Challenge 2: Calculate rolling statistics

def add_rolling_stats(df, value_col, window=7):
    df[f'{value_col}_rolling_mean'] = df[value_col].rolling(window).mean()
    df[f'{value_col}_rolling_std'] = df[value_col].rolling(window).std()
    return df

Challenge 3: Remove outliers using IQR

def remove_outliers_iqr(df, column):
    Q1 = df[column].quantile(0.25)
    Q3 = df[column].quantile(0.75)
    IQR = Q3 - Q1
    lower_bound = Q1 - 1.5 * IQR
    upper_bound = Q3 + 1.5 * IQR
    return df[(df[column] >= lower_bound) & (df[column] <= upper_bound)]

Challenge 4: Create dummy variables and handle the dummy trap

def create_dummies(df, categorical_cols):
    return pd.get_dummies(df, columns=categorical_cols, drop_first=True)
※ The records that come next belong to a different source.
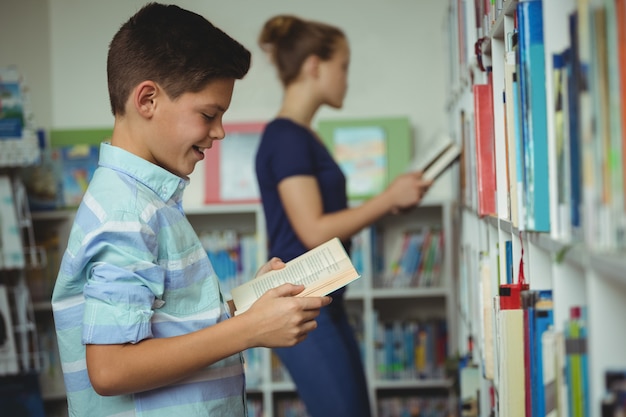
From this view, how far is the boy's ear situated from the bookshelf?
0.55 m

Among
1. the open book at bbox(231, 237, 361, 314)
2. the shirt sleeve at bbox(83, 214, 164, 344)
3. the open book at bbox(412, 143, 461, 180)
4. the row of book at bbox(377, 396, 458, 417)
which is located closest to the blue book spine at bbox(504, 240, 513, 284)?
the open book at bbox(231, 237, 361, 314)

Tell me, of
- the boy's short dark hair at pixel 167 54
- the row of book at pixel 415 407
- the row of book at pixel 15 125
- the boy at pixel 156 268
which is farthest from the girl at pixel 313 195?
the row of book at pixel 415 407

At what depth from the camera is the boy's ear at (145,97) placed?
1.28 meters

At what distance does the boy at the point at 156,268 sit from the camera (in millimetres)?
1150

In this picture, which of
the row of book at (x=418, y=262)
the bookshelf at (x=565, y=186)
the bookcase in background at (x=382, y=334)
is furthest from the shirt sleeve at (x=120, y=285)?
the row of book at (x=418, y=262)

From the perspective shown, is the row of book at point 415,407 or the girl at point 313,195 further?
the row of book at point 415,407

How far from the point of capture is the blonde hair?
224 cm

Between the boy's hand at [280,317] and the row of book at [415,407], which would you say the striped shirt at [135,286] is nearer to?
the boy's hand at [280,317]

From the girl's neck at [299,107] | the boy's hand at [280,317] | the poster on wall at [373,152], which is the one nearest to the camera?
the boy's hand at [280,317]

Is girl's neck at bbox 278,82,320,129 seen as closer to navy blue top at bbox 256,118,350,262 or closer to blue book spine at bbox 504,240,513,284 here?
navy blue top at bbox 256,118,350,262

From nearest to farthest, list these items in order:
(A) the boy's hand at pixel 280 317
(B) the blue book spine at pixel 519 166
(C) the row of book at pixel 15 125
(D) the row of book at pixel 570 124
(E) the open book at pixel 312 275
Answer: (D) the row of book at pixel 570 124 → (B) the blue book spine at pixel 519 166 → (A) the boy's hand at pixel 280 317 → (E) the open book at pixel 312 275 → (C) the row of book at pixel 15 125

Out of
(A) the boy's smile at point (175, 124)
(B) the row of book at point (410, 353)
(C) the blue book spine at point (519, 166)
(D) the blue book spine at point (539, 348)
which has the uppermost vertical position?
(A) the boy's smile at point (175, 124)

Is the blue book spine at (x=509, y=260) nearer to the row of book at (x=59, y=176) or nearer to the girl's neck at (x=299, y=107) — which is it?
the girl's neck at (x=299, y=107)

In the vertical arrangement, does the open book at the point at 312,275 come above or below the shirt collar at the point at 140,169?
below
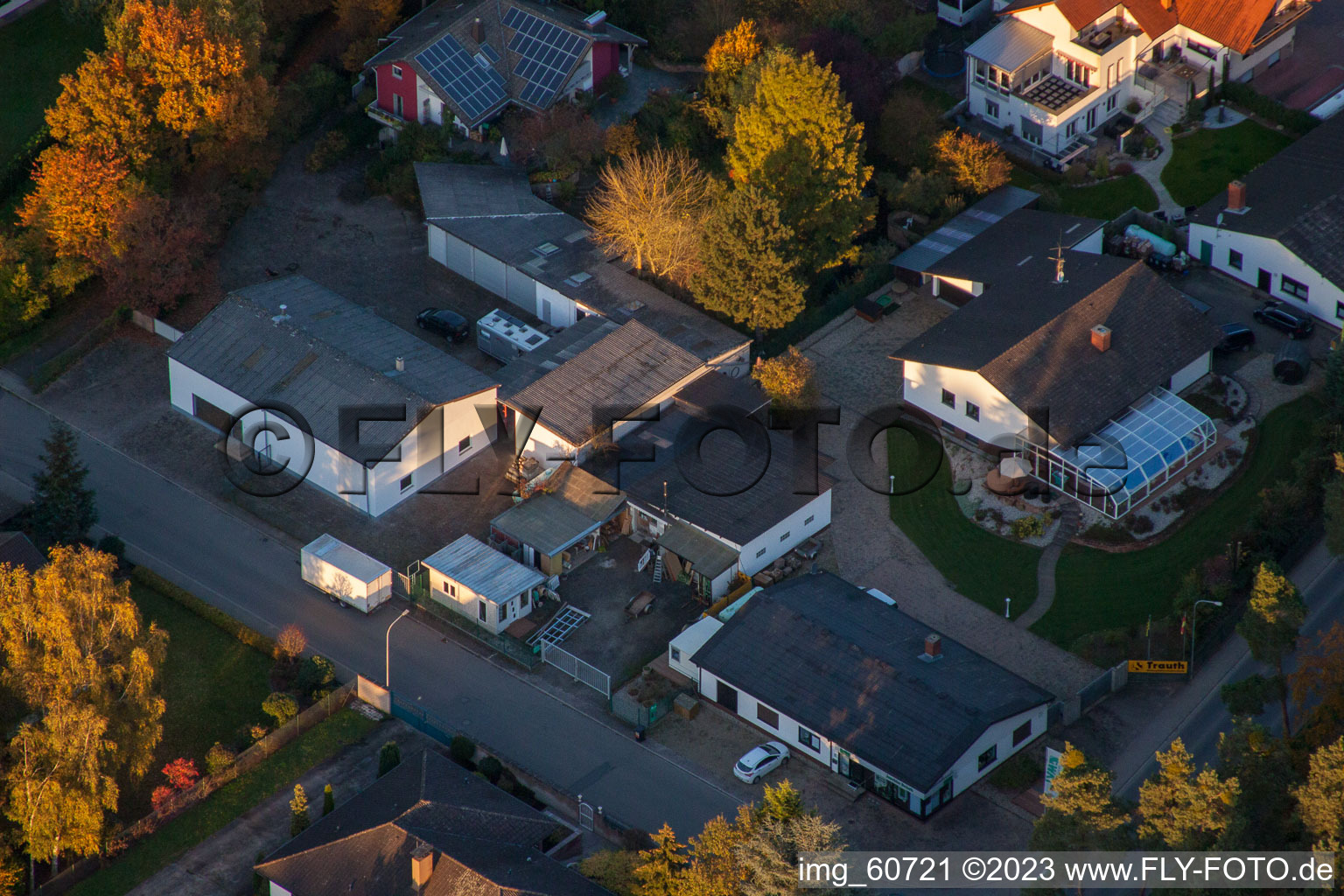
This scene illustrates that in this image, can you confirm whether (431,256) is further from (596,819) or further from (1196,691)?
(1196,691)

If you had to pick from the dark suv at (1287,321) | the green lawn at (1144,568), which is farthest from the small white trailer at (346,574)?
the dark suv at (1287,321)

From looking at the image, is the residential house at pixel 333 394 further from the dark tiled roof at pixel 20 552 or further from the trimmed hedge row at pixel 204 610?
the dark tiled roof at pixel 20 552

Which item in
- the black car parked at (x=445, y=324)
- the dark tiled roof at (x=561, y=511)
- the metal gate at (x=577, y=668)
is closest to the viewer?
the metal gate at (x=577, y=668)

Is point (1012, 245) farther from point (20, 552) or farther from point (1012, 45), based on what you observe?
point (20, 552)

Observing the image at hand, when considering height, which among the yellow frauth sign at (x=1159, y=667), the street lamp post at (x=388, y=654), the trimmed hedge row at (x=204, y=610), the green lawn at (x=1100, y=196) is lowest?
the trimmed hedge row at (x=204, y=610)

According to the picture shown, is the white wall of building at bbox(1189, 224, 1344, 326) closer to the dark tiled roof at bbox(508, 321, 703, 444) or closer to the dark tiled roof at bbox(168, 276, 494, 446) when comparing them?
the dark tiled roof at bbox(508, 321, 703, 444)

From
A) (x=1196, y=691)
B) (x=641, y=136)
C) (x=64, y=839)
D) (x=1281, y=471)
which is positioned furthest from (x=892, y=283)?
(x=64, y=839)

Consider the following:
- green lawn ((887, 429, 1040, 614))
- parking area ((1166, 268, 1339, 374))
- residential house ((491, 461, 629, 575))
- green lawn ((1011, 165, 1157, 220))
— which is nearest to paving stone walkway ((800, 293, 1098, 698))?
green lawn ((887, 429, 1040, 614))
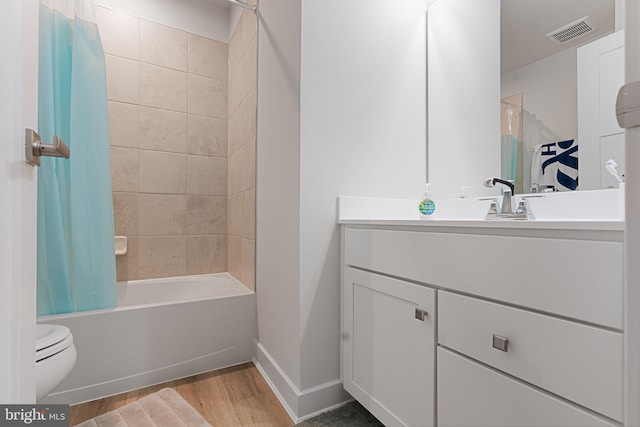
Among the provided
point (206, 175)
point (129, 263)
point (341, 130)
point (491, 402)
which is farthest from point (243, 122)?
point (491, 402)

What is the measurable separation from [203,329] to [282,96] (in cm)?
133

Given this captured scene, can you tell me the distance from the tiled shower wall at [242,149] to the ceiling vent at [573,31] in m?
1.51

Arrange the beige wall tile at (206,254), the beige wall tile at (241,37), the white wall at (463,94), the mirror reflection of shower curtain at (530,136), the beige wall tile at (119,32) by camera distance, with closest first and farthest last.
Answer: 1. the mirror reflection of shower curtain at (530,136)
2. the white wall at (463,94)
3. the beige wall tile at (241,37)
4. the beige wall tile at (119,32)
5. the beige wall tile at (206,254)

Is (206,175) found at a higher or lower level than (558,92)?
lower

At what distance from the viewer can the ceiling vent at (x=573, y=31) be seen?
1.10 m

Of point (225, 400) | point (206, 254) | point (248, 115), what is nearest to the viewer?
point (225, 400)

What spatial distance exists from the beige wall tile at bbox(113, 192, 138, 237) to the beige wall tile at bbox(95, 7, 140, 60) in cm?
101

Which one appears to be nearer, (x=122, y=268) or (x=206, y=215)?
(x=122, y=268)

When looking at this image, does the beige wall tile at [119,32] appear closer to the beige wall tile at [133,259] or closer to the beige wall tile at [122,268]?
the beige wall tile at [133,259]

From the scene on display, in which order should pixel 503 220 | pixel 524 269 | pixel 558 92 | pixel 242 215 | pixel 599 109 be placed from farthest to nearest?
pixel 242 215 < pixel 558 92 < pixel 599 109 < pixel 503 220 < pixel 524 269

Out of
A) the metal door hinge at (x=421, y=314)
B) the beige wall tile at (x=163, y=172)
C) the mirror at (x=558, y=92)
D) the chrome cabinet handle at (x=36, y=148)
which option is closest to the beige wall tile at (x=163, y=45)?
the beige wall tile at (x=163, y=172)

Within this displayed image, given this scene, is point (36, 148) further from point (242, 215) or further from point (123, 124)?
point (123, 124)

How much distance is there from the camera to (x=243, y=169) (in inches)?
86.0

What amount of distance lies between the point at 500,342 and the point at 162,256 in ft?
7.55
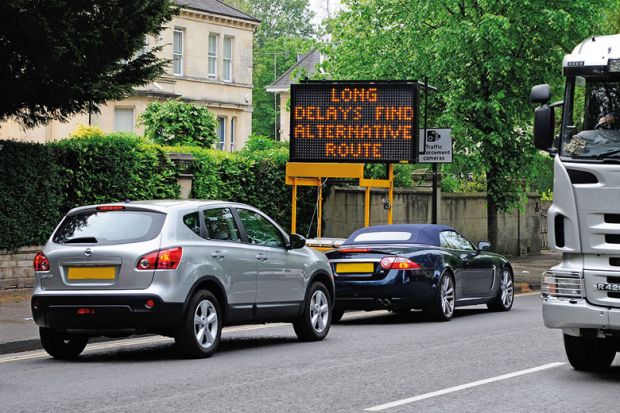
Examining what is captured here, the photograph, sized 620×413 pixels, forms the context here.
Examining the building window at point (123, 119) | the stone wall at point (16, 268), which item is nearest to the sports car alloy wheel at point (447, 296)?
the stone wall at point (16, 268)

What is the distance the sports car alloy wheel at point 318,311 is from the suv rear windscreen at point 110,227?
298cm

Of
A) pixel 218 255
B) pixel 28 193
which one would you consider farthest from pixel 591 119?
pixel 28 193

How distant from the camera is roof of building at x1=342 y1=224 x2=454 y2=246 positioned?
18.1 meters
Best Practices for Python Coding Interviews

• Write readable code: Use meaningful variable names and add comments
• Think before coding: Outline your approach verbally before writing
• Handle edge cases: Empty DataFrames, missing values, data type issues
• Use vectorized operations: Avoid loops when pandas or numpy operations exist
• Test your code: Check with simple examples before finalizing

Make sure your resume highlights your Python skills with specific libraries and projects you have worked on. Mentioning pandas, scikit-learn, and visualization libraries demonstrates practical data science readiness.